Maharashtra has become the first state in the country to pass legislation to regulate and develop the housing sector. Given the haphazard development of the housing market in the state, especially in Mumbai, there is little doubt that regulated development is the need of the hour. But as it so often happens, there is a risk that such regulatory laws themselves degenerate into obstacles to development.
The Maharashtra legislation is unique in some ways. It ensures that all projects in 250 square metres or more of land and comprising five flats or more are registered with the Housing Regulatory Authority, with the details displayed on its website. To prod a developer to complete projects on time, it restrains him from selling 10 per cent of the total number of flats till he obtains the completion or occupation certificate. Further, if a developer fails to complete a project, the act allows flat purchasers to come together, form a legal entity, and take over the project. Developers have also been restrained from collecting more than 20 per cent of the sale price till they register agreements entered into with flat purchasers with the state government. The act, however, does not bind the promoter to utilise the money collected from flat buyers for a project towards that same project. In Mumbai, as also in the National Capital Region, promoters often divert funds raised for a project to buy plots elsewhere. This results in incomplete projects. This is partially taken care of in the Central government’s proposed legislation, introduced last year, but still to be cleared by Parliament.
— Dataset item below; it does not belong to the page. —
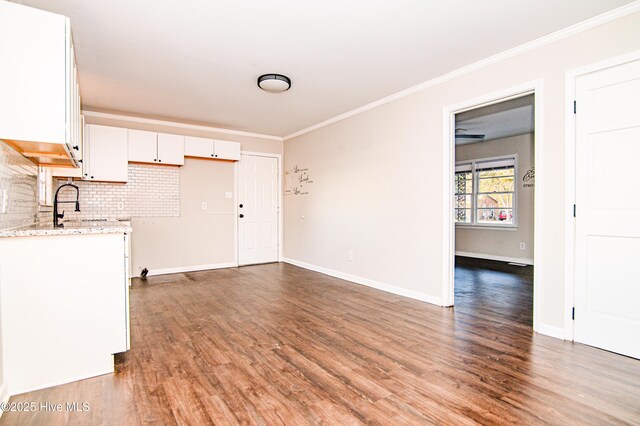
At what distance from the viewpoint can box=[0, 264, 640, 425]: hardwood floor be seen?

The Real Estate (Regulation and Development) Bill, 2013, requires 70 per cent of funds in separate accounts for each project.
While a law to protect the flat buyer is important, it is also critical to bring about policy reforms such as single-window clearance for real estate projects, bringing the industry under the ambit of the proposed Goods and Service Tax to reduce the cascading effect of taxation and promoter protection if projects are delayed due to rent-seeking and bureaucratic delays.